所给文本
# # # # # # #
个人觉得是 /usr/local/lib/libopencv_core.so这个文件需要cuda 7.5,0的一些文件、库,即cuda 8.0和opencv 3.1.0不兼容。明天把opencv换成2.4.13的再试试。
首先根据之前一篇博客卸载opencv 3.1.0:ubuntu卸载及重新安装opencv(解决CUDA10与opencv 3.1.0版本不兼容问题)
然后安装opencv 2.4.13:
sudo apt-get install build-essential -y
sudo apt-get install libgtk2.0-dev pkg-config libavcodec-dev libavformat-dev libswscale-dev -y
sudo apt-get install python-dev python-numpy libtbb2 libtbb-dev libjpeg-dev libpng-dev libtiff-dev libjasper-dev libdc1394-22-dev -y
sudo apt-get install libgtk2.0-dev -y
sudo apt-get install pkg-config -y
~/catkin_ws/src
,从GitHub下载opencv 2.4.13,这不是一个 git repository,使用wget。将下载的OpenCV解压~/catkin_ws/src
目录下:wget https://github.com/Itseez/opencv/archive/2.4.13.zip
unzip 2.4.13.zip
cd opencv-2.4.13/
mkdir build
cd build
cmake -D CMAKE_BUILD_TYPE=RELEASE -D CMAKE_INSTALL_PREFIX=/usr/local ..
# # # # # # #
任务要求 a
请将上文关于改装 OpenCV 2.4.13 的文本完整转录，一字不改。

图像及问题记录
# # # # # # #
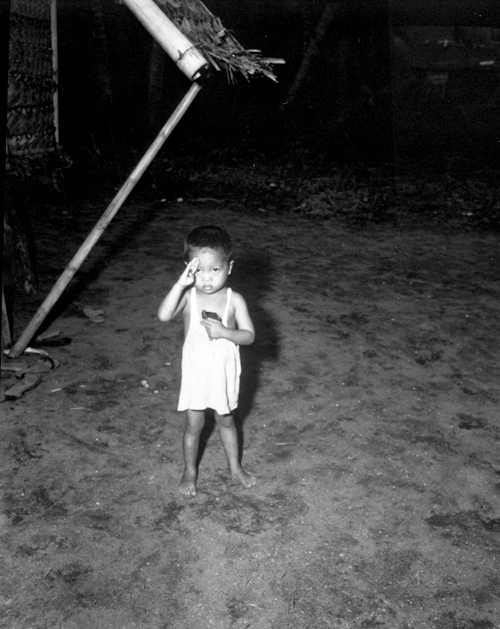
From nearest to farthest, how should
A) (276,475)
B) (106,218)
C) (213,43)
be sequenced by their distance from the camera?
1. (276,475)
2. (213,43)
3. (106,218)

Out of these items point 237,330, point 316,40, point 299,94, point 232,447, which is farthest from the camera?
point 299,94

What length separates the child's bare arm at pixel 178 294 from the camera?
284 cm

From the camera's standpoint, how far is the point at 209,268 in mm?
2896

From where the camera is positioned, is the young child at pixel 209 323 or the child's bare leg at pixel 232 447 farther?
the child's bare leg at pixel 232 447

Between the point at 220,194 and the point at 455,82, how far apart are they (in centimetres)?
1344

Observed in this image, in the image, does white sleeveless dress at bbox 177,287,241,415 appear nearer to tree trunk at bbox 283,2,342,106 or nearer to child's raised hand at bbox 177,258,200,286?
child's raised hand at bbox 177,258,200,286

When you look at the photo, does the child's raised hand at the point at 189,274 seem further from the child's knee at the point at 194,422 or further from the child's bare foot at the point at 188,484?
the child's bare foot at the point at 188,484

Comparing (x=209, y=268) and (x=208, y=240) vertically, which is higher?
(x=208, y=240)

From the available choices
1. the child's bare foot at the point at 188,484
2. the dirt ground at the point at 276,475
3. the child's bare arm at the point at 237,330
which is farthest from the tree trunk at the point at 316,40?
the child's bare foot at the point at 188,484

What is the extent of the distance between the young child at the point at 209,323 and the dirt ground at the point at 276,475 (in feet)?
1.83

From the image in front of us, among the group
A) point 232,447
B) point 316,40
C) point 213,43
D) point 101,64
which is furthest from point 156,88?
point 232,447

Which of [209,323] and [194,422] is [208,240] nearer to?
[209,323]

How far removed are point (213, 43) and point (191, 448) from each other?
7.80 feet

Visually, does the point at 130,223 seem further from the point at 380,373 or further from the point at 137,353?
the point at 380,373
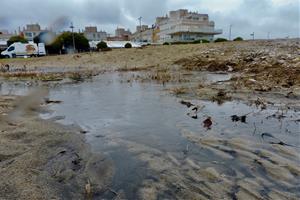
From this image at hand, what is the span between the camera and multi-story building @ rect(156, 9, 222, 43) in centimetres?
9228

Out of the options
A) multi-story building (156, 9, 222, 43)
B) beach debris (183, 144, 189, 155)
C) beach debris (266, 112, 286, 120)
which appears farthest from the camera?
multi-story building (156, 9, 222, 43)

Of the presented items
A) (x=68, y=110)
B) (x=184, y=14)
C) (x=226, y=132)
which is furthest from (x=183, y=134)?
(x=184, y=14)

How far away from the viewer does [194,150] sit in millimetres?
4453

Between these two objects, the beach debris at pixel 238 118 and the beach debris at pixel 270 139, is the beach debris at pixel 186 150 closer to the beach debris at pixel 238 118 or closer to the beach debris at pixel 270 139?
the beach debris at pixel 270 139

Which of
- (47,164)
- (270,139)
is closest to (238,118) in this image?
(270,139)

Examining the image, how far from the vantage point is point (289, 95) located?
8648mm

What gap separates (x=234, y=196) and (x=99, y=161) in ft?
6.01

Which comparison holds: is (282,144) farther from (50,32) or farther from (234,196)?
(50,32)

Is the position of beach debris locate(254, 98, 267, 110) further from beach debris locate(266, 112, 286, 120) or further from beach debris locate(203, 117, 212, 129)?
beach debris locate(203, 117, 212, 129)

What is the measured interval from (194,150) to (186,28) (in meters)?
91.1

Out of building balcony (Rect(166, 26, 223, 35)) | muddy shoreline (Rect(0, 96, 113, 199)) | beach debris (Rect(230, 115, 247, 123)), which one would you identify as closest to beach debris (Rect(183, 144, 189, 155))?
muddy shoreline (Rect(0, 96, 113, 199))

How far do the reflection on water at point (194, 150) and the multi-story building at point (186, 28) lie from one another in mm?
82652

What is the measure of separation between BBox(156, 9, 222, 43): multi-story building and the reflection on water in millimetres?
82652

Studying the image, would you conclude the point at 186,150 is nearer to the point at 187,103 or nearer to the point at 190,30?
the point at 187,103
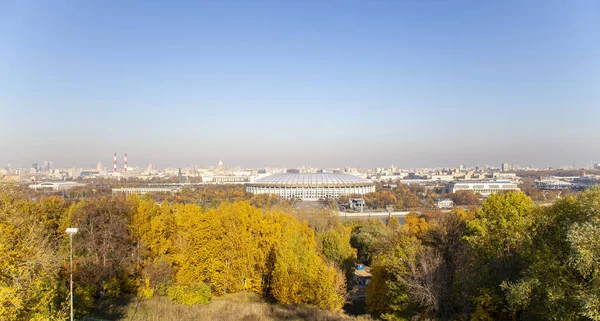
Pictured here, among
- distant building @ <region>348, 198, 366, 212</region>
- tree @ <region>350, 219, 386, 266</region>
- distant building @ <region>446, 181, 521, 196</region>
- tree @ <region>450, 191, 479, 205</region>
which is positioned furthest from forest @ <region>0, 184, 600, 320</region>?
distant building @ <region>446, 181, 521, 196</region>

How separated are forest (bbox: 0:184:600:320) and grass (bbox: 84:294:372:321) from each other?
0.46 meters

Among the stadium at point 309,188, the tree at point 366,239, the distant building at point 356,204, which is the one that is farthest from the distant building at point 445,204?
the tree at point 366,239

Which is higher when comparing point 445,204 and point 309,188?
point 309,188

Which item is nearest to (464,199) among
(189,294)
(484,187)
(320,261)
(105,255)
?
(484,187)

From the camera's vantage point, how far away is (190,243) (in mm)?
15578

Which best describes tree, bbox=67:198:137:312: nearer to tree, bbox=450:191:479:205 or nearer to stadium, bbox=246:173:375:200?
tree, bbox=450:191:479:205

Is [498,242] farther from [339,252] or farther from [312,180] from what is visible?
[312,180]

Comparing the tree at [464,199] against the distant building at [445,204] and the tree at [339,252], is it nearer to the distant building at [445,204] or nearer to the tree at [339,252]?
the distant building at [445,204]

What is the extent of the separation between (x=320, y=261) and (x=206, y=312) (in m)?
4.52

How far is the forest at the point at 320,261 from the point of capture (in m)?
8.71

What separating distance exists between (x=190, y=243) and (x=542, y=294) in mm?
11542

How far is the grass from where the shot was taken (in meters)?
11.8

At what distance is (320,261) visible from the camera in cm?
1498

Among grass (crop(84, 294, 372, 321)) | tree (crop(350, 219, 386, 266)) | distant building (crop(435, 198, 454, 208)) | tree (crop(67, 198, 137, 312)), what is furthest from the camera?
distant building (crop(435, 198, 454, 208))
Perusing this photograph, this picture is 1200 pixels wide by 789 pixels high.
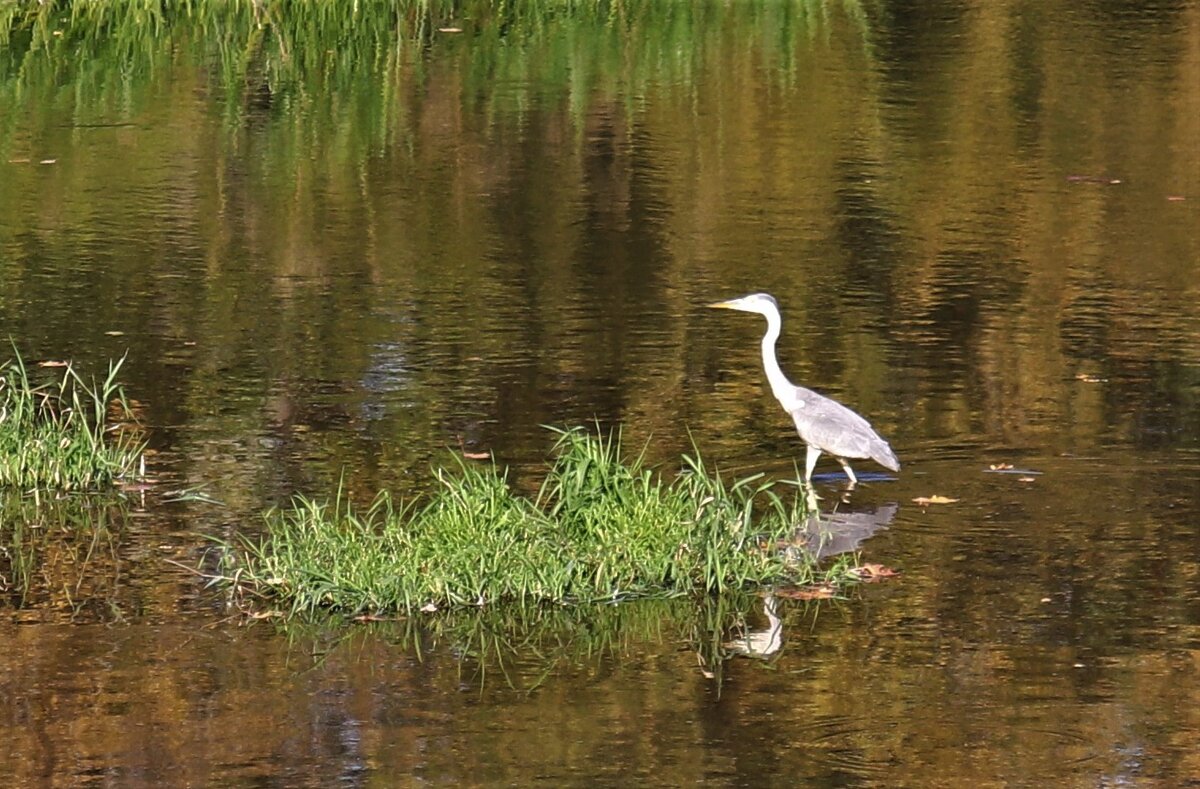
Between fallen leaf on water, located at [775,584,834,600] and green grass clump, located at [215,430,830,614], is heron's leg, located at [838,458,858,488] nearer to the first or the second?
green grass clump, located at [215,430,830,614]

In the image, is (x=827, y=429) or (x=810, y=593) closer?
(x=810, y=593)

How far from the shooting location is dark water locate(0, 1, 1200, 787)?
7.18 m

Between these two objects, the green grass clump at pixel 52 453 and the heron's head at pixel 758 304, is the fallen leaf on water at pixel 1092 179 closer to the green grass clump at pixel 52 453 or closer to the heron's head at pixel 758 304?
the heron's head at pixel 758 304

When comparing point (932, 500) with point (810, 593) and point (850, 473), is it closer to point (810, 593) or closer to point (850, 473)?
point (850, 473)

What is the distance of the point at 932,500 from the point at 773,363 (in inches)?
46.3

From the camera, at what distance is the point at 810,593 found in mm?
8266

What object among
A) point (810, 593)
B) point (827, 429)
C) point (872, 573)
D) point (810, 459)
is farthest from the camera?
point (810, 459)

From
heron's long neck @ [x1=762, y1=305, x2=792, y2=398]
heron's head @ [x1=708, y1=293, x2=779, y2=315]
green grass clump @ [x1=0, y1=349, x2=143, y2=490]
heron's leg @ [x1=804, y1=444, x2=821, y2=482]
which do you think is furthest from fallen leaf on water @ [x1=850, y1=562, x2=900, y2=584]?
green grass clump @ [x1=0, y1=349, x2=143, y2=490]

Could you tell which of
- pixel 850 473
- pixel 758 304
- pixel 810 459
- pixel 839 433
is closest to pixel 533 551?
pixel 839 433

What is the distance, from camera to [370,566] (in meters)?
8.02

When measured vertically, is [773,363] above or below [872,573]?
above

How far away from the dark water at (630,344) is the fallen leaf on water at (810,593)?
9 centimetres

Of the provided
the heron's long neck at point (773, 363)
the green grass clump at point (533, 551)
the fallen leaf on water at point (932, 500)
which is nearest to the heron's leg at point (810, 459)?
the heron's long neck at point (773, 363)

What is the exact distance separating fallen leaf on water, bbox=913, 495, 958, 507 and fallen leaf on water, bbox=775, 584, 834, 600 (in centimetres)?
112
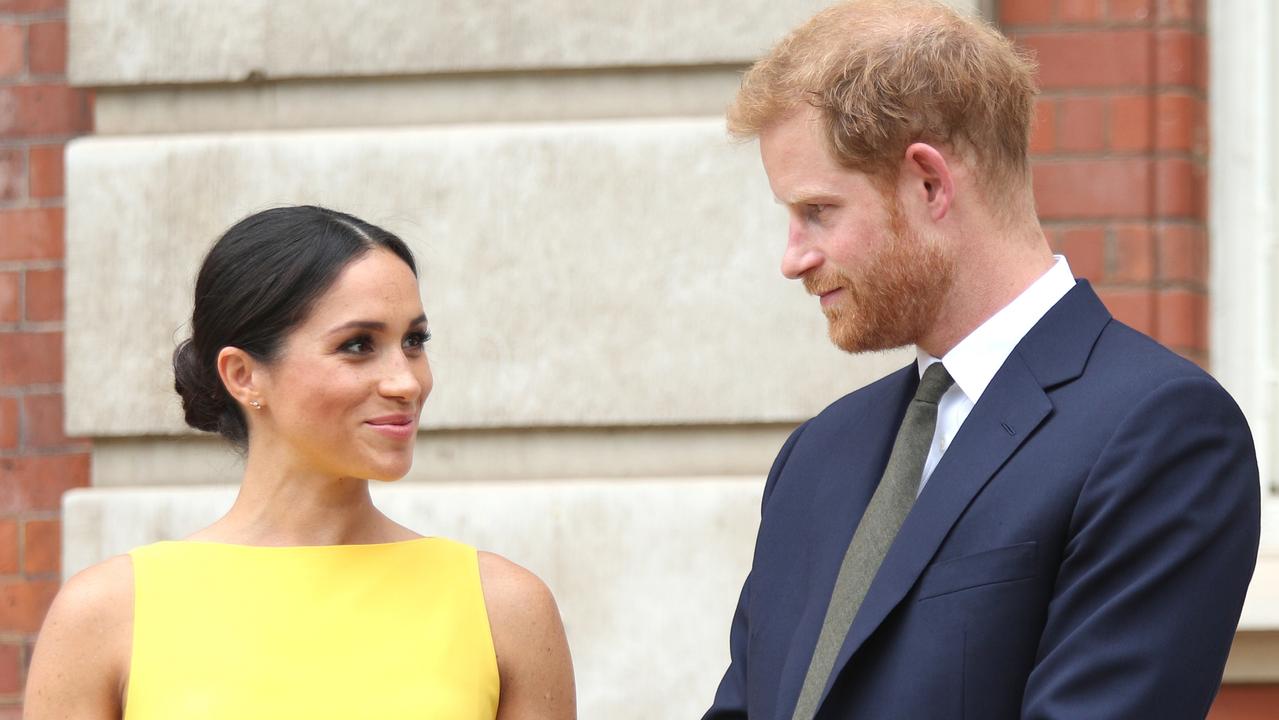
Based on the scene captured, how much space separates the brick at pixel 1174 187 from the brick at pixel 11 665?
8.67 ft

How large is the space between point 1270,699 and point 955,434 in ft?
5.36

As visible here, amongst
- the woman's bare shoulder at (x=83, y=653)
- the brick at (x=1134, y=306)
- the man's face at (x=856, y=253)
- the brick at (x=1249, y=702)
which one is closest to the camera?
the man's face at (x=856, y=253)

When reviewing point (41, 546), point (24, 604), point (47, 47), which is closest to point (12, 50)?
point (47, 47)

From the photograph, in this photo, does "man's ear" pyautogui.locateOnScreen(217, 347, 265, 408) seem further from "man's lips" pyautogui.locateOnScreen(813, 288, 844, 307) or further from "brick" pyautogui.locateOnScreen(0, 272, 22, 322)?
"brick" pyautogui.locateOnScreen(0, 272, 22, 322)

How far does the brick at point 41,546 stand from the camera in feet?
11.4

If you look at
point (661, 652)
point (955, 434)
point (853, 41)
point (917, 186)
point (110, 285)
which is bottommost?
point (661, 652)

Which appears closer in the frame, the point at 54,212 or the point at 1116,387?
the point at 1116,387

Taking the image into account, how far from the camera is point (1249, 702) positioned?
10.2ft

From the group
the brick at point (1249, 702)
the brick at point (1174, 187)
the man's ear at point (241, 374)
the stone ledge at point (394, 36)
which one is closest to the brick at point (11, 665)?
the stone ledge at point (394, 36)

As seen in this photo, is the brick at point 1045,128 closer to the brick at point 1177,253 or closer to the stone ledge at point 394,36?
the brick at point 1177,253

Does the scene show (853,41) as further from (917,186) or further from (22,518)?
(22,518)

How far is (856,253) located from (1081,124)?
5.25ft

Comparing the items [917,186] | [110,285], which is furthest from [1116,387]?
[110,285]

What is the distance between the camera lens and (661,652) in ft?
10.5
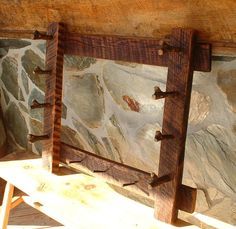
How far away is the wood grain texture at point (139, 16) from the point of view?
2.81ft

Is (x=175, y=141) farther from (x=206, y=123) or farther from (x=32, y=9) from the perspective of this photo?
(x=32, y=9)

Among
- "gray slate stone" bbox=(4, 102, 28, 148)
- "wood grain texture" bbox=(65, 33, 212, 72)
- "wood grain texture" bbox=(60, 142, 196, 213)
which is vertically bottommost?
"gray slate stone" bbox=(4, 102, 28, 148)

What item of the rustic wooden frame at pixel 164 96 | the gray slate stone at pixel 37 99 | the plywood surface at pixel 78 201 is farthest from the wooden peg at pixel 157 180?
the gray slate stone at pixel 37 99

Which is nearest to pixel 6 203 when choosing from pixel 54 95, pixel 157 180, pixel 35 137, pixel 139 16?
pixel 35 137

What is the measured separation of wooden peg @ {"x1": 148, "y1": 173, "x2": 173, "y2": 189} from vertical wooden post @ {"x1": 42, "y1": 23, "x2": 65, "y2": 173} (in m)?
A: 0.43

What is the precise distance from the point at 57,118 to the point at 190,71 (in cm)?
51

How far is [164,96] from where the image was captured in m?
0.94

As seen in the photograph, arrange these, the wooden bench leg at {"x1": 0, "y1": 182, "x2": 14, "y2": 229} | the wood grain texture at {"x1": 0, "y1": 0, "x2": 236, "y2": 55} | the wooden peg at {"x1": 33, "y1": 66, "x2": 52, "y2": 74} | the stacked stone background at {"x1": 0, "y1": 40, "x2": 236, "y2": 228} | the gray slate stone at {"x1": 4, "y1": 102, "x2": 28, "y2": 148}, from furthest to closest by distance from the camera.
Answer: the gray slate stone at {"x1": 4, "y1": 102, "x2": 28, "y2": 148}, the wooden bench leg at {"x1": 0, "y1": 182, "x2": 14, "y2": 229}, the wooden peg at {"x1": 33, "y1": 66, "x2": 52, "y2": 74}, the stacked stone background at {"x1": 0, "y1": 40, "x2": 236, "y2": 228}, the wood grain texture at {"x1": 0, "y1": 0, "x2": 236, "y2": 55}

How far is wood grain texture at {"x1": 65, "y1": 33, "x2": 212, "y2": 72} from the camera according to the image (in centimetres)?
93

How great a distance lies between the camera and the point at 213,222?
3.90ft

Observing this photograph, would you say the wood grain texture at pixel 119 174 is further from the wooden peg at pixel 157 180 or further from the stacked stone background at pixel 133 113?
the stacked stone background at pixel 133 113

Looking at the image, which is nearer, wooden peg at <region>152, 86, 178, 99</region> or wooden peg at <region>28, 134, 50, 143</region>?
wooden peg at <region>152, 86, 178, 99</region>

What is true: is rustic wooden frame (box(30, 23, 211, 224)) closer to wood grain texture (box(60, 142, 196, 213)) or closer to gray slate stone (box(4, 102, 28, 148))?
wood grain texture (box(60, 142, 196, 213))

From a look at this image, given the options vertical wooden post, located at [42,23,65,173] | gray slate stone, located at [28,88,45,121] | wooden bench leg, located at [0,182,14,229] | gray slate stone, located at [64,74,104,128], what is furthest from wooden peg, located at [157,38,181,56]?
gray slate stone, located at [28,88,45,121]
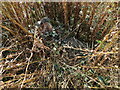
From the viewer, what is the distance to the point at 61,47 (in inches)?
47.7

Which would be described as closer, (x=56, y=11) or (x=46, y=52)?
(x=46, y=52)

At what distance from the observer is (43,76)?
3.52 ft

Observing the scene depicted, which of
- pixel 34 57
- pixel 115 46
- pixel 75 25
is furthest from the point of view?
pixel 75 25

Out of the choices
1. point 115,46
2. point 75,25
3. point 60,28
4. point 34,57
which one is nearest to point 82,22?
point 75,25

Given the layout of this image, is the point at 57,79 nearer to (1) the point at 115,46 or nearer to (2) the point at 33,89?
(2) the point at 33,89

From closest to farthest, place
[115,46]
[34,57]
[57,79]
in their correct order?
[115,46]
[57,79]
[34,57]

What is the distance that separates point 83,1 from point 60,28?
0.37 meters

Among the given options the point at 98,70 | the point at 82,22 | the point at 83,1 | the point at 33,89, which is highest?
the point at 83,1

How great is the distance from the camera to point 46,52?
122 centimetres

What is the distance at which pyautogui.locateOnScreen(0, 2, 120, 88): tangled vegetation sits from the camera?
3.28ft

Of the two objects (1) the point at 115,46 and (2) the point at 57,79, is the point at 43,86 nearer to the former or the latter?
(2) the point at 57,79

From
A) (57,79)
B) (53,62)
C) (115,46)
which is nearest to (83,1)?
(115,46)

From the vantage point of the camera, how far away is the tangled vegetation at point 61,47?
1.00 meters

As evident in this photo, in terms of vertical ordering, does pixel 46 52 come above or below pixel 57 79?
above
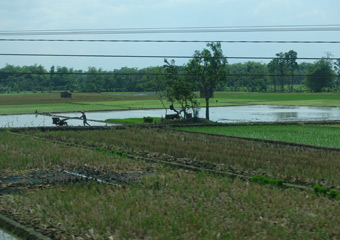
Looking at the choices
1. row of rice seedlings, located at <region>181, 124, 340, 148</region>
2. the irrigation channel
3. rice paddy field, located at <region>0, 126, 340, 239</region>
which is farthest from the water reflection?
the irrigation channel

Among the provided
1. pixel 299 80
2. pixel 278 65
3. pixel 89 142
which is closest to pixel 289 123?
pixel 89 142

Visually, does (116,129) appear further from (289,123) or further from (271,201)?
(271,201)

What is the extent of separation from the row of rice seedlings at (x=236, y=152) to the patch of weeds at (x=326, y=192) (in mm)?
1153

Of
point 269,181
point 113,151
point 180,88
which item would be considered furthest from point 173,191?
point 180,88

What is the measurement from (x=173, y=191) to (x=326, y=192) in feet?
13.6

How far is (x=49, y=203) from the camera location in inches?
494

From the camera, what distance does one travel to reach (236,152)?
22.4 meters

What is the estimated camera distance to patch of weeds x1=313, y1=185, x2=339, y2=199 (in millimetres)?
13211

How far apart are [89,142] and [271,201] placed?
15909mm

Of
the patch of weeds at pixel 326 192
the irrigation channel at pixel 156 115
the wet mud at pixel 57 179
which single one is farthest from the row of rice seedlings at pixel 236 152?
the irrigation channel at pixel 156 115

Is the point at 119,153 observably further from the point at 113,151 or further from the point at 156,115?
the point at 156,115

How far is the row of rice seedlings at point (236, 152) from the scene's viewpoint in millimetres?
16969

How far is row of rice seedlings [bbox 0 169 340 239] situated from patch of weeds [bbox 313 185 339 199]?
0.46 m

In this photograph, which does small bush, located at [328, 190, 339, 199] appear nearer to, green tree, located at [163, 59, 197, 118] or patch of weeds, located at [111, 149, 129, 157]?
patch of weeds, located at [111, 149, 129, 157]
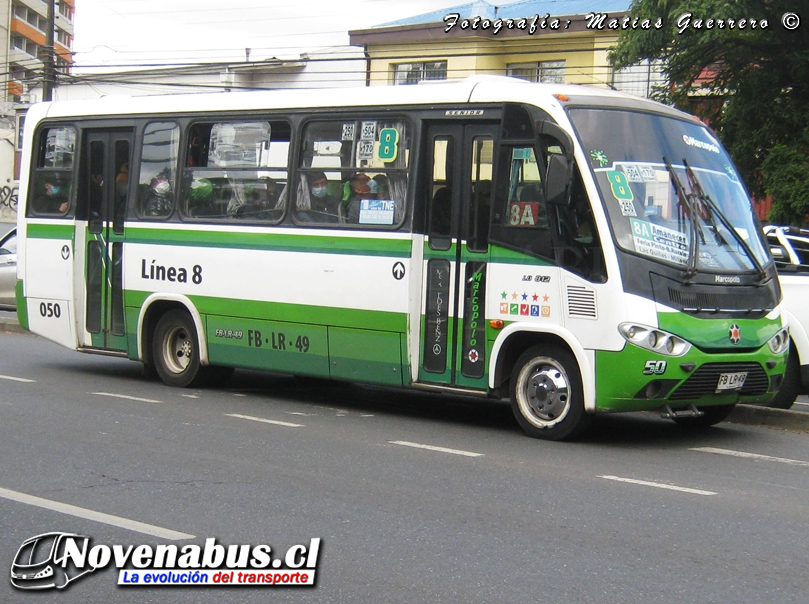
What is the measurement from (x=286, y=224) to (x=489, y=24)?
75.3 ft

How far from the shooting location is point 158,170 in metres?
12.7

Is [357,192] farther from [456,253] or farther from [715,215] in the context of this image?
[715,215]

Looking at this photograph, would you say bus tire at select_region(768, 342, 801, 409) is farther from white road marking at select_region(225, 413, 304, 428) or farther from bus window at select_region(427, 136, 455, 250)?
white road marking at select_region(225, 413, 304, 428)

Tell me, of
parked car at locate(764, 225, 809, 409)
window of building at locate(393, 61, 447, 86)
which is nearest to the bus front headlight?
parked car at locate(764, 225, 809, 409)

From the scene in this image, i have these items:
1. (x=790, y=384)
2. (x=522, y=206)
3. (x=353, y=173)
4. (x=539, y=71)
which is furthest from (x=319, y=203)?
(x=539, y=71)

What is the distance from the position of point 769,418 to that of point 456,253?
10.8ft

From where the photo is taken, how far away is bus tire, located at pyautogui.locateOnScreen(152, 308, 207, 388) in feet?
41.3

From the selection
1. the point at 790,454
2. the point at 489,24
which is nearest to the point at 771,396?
# # # # # # #
任务要求 b
请逐字照录上方清单中从含有“From the selection”的那一行起、一直到清单末尾的各行，首尾两行均须包括在内。

输出结果 a
个人觉得是 /usr/local/lib/libopencv_core.so这个文件需要cuda 7.5,0的一些文件、库,即cuda 8.0和opencv 3.1.0不兼容。明天把opencv换成2.4.13的再试试。
首先根据之前一篇博客卸载opencv 3.1.0:ubuntu卸载及重新安装opencv(解决CUDA10与opencv 3.1.0版本不兼容问题)
然后安装opencv 2.4.13:
sudo apt-get install build-essential -y
sudo apt-get install libgtk2.0-dev pkg-config libavcodec-dev libavformat-dev libswscale-dev -y
sudo apt-get install python-dev python-numpy libtbb2 libtbb-dev libjpeg-dev libpng-dev libtiff-dev libjasper-dev libdc1394-22-dev -y
sudo apt-get install libgtk2.0-dev -y
sudo apt-get install pkg-config -y
~/catkin_ws/src
,从GitHub下载opencv 2.4.13,这不是一个 git repository,使用wget。将下载的OpenCV解压~/catkin_ws/src
目录下:wget https://github.com/Itseez/opencv/archive/2.4.13.zip
unzip 2.4.13.zip
cd opencv-2.4.13/
mkdir build
cd build
cmake -D CMAKE_BUILD_TYPE=RELEASE -D CMAKE_INSTALL_PREFIX=/usr/local ..

输出结果 b
From the selection
1. the point at 790,454
2. the point at 489,24
which is nearest to the point at 771,396?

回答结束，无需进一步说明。